CONSIDER THE CREW, TOO
Crewmembers on trains work over a regularly assigned territory of about 100 to 300 miles. They are governed by the Federal Hours of Service Act, which specifies that they may be on duty no more than 12 hours in any 24 hour period. Part of the train dispatcher’s strategic and tactical consideration concerns the crew, the hours of service law and the various labor agreements of train and engine crews and track and signal maintenance personnel, for all of which the dispatcher is responsible. If for any reason, the train will not cover the territory assigned to a crew within the 12 hours, which may include a previous trip if the dispatcher has elected to use a crew for a second trip without the 8 hour off duty time that separates counted 24 hour periods, the dispatcher must see that the crew is relieved before the expiration of the 12 hours and that a new crew is called and transported to the train. In some cases, some type of mechanical or weather trouble may have precluded the crew making the end of the assigned run. In others, the dispatcher may have calculated that planning on 2 crews for the same train for the same district was the most efficient and economical means of achieving the desired end, for example if an additional crew was required at the distant end of the trip to protect other traffic or to avoid being paid held away from home detention pay or if there was enough switching work at intermediate stations for two trains but no locomotive available for a second one.
Consideration of the crew for the adjoining territory also enters into strategic and tactical planning.
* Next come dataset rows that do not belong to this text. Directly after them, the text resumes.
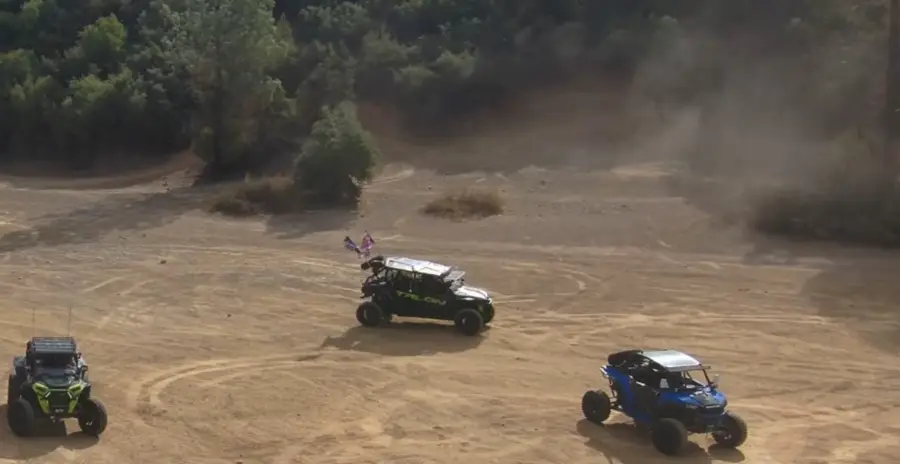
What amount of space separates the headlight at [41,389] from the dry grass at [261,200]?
2054 centimetres

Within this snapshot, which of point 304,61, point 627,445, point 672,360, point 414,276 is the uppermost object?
point 304,61

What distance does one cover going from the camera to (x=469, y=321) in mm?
23422

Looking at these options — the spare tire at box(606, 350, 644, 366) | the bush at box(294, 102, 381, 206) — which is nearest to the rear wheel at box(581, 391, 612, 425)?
the spare tire at box(606, 350, 644, 366)

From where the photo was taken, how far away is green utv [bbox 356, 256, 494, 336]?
23594 mm

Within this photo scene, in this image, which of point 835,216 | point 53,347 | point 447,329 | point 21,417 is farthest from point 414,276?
point 835,216

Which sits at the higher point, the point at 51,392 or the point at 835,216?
the point at 835,216

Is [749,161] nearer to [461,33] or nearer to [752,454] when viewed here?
[461,33]

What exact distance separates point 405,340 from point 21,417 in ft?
28.0

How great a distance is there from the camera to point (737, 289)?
1093 inches

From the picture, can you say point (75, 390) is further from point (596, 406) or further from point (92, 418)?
point (596, 406)

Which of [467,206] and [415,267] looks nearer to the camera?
[415,267]

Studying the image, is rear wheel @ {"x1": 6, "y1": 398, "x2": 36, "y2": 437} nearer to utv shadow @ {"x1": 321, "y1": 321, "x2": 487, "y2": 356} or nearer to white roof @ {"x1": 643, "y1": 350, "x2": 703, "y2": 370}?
utv shadow @ {"x1": 321, "y1": 321, "x2": 487, "y2": 356}

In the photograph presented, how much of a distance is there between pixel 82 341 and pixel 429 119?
2746 centimetres

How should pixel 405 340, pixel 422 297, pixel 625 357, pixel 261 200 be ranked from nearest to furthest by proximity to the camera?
pixel 625 357 → pixel 405 340 → pixel 422 297 → pixel 261 200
Crewmembers require from one to three hours advance notice depending on the location, in order to report for duty. The dispatcher must decide sufficiently ahead of arrival, when each train will arrive at a crew change point and issue that information to the crew change station in order to have the crew called on duty and ready to take the train when it arrives. Once that figure has been issued, tactical planning must include the on time arrival of the train at the crew change point. Should the train arrive late, the new crew could receive penalty pay for being called on duty in their initial terminal and not leaving promptly (normally, crew members are paid by the mile and without the penalty payment would effectively not be paid for being on duty), and allowed time under the hours of service law would elapse unproductively.